> **MATERIAL FOR THE TASK**
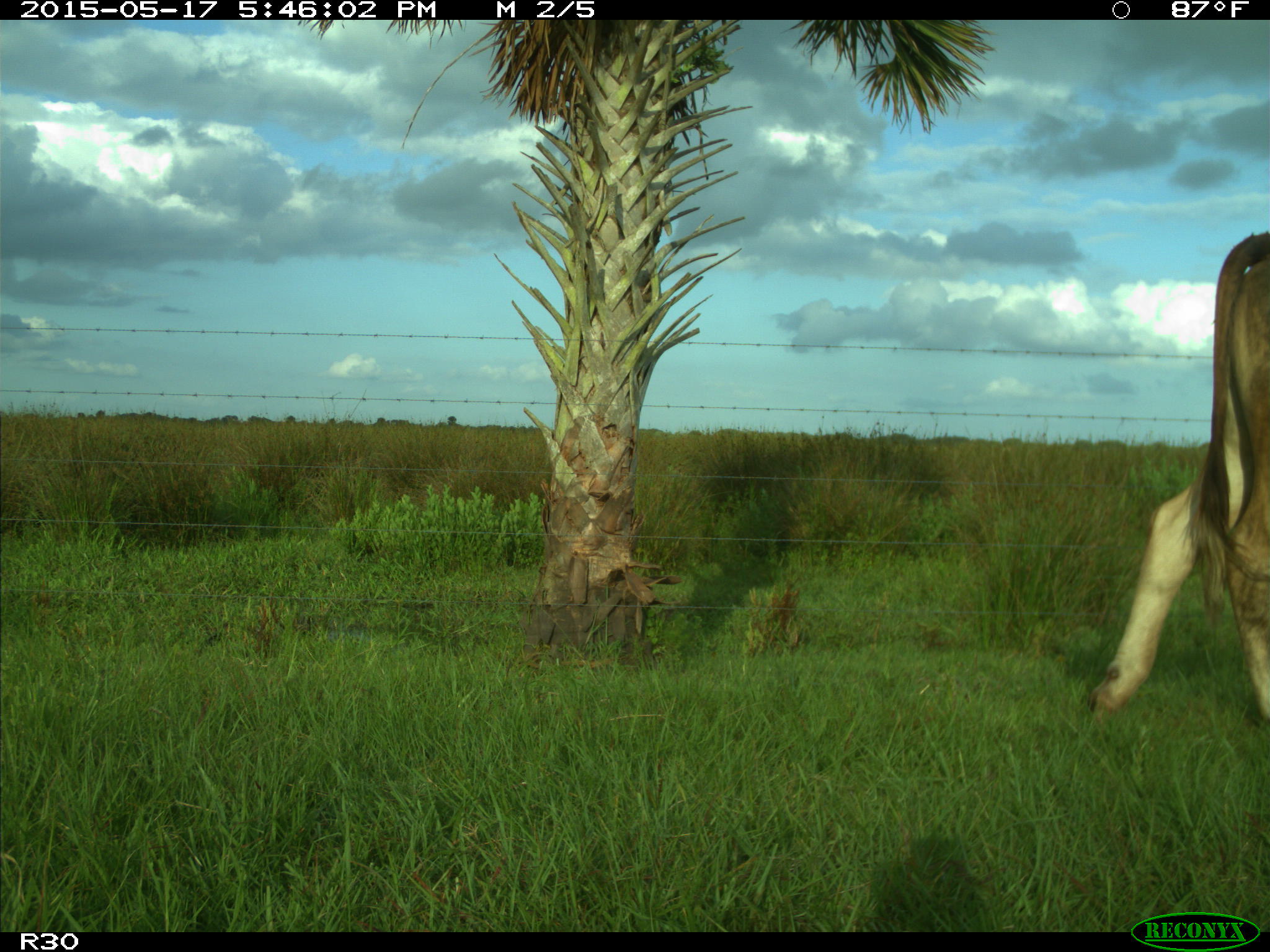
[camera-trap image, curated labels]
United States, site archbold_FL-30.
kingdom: Animalia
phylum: Chordata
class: Mammalia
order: Artiodactyla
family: Bovidae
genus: Bos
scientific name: Bos taurus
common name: domestic cow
Bos taurus (domestic cow).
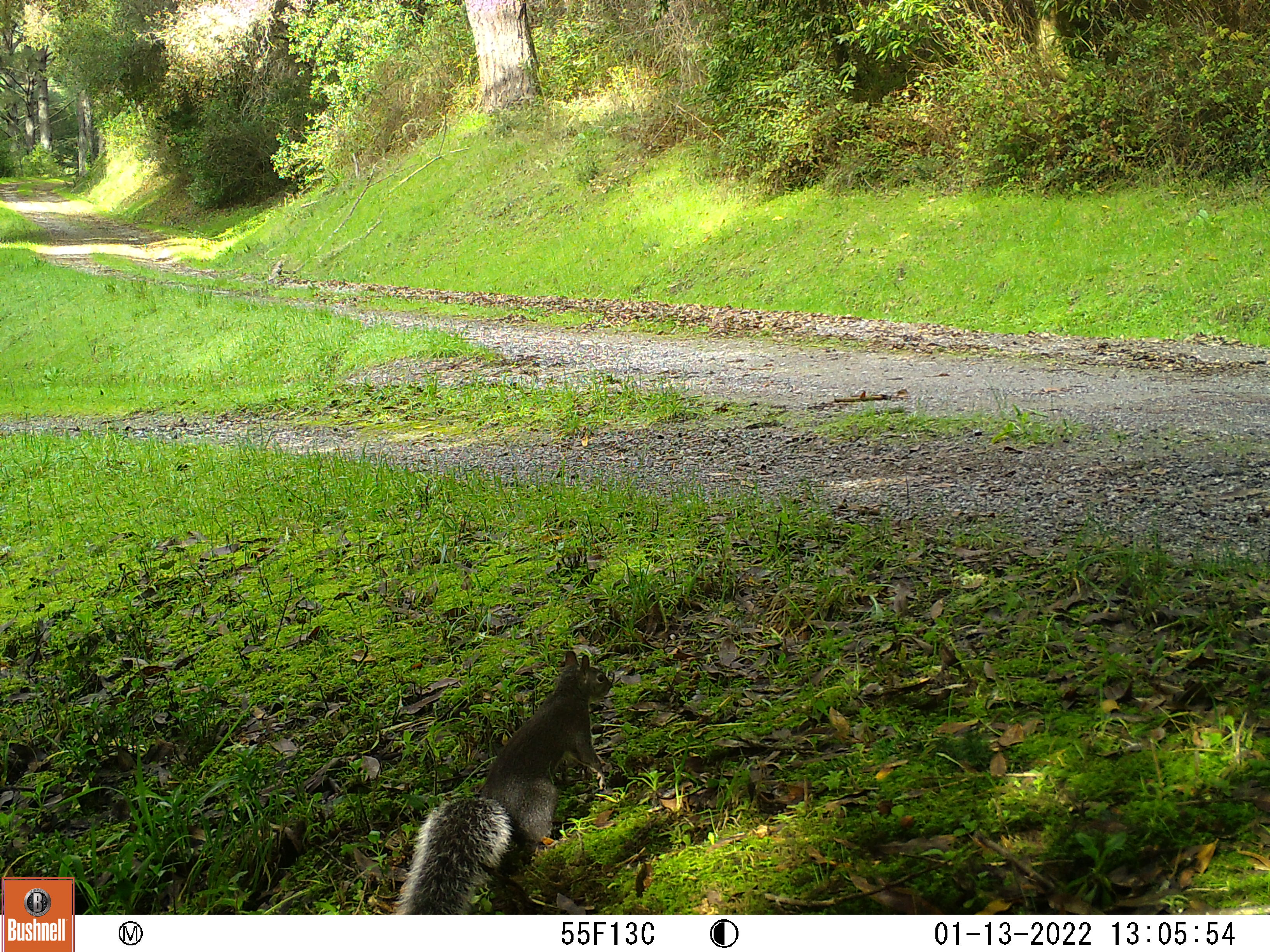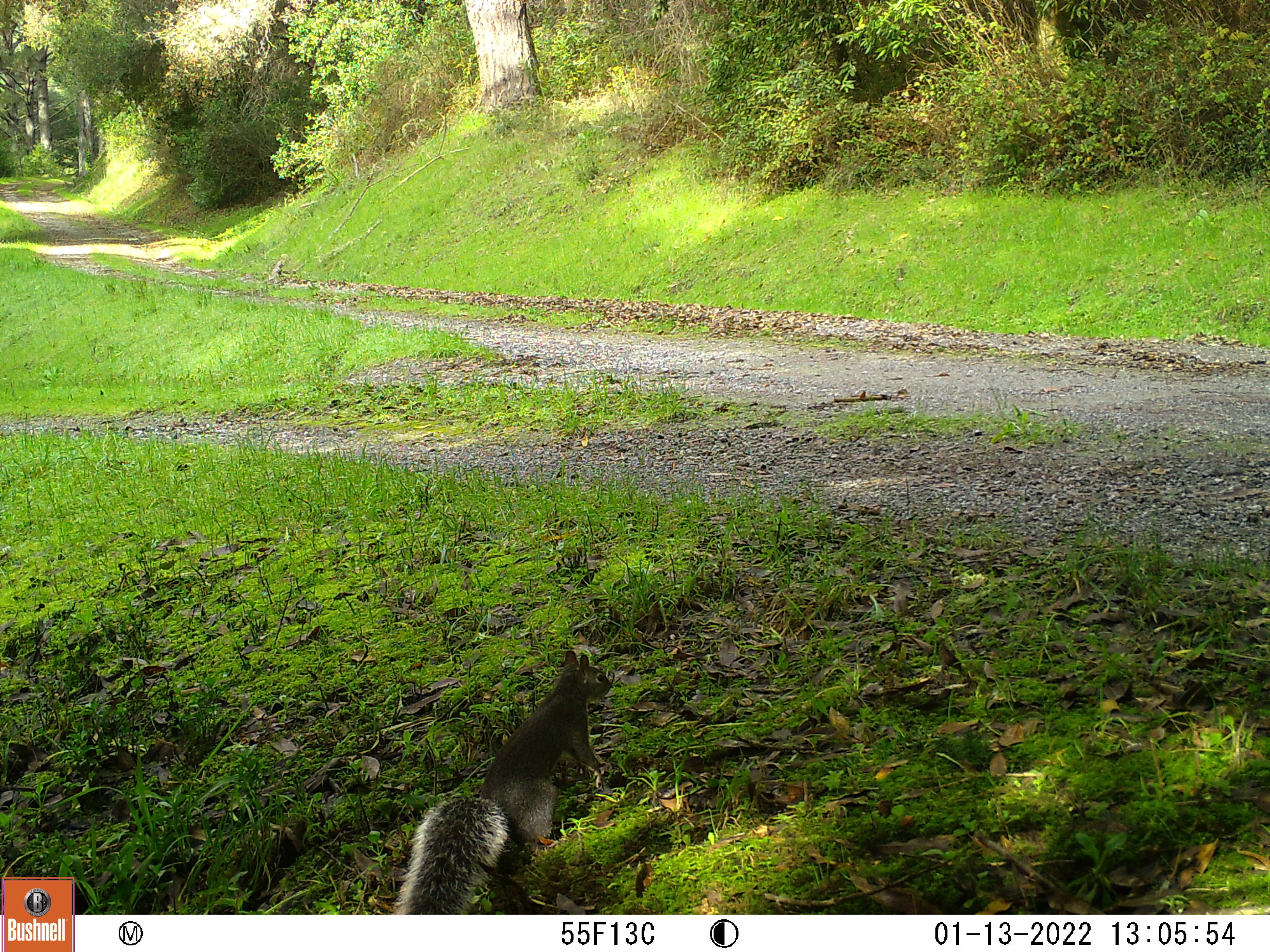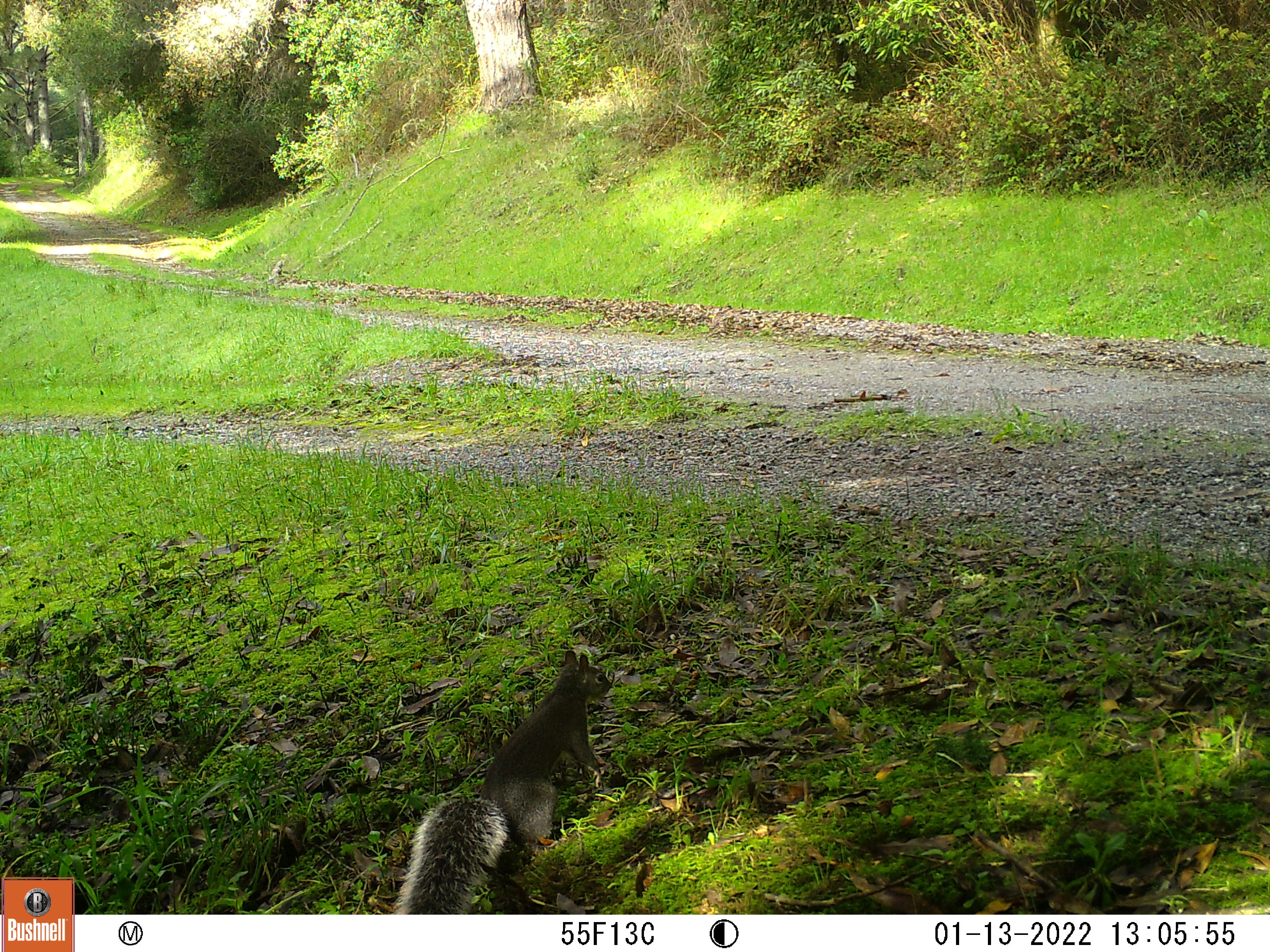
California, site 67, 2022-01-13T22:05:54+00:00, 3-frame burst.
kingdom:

> **TASK TO CARRY OUT**
Wherever the string "site" is found in the listing above, copy the line that contains it.

> **RESULT OF THIS EXERCISE**
United States, site archbold_FL-30.
California, site 67, 2022-01-13T22:05:54+00:00, 3-frame burst.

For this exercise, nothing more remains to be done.